==== DATASET ====
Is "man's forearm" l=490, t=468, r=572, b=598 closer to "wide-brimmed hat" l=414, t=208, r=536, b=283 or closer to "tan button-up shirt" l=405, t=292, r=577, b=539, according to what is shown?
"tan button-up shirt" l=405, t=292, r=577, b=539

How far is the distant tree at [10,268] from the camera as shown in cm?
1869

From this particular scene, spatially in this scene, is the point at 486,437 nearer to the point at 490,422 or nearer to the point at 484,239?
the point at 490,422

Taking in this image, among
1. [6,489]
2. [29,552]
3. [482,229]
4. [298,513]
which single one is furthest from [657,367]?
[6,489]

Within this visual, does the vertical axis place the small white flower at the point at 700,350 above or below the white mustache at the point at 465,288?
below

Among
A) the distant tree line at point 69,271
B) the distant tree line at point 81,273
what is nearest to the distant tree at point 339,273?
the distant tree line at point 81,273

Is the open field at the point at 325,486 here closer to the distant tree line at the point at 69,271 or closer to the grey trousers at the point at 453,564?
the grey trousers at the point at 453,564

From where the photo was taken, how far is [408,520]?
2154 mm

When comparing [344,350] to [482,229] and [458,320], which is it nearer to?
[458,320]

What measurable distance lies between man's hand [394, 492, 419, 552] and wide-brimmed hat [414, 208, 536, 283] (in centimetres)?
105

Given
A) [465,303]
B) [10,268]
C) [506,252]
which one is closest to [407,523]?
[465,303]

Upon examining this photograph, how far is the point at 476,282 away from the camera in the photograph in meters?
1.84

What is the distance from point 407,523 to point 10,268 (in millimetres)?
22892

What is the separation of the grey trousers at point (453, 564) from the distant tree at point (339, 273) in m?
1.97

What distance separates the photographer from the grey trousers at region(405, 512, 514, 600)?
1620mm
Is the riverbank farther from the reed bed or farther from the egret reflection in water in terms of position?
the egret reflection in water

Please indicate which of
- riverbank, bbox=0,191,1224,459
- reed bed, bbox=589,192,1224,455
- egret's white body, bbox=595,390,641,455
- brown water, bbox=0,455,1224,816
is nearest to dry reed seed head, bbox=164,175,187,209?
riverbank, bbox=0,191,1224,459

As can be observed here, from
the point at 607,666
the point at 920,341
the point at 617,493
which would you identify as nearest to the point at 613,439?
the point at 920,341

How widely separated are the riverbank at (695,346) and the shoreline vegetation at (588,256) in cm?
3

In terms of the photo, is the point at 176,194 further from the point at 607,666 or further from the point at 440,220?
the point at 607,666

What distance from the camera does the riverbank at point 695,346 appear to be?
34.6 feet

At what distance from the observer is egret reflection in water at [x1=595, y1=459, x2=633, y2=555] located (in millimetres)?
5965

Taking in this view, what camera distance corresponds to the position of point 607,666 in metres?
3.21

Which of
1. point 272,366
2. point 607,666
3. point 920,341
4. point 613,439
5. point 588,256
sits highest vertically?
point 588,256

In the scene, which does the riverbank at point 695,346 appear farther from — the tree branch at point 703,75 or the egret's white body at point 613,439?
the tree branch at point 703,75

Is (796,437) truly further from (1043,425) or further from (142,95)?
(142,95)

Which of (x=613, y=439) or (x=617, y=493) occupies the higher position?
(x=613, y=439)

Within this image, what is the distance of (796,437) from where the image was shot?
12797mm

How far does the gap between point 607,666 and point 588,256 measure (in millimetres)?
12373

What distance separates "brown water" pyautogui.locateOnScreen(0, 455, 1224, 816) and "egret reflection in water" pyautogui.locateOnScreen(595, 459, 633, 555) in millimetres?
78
====
◆ WORK REQUIRED: Turn the records from the line containing "How far does" through the end of the records, inclusive, into a two-column CSV with the headers text and answer. Make one row per record, and put each value in a single quoted field with any line breaks replaced by spaces.

◆ ANSWER IN FULL:
text,answer
"How far does the gap between point 607,666 and point 588,256 measure (in millimetres)?","12373"
"What distance separates ""brown water"" pyautogui.locateOnScreen(0, 455, 1224, 816) and ""egret reflection in water"" pyautogui.locateOnScreen(595, 459, 633, 555) in millimetres?","78"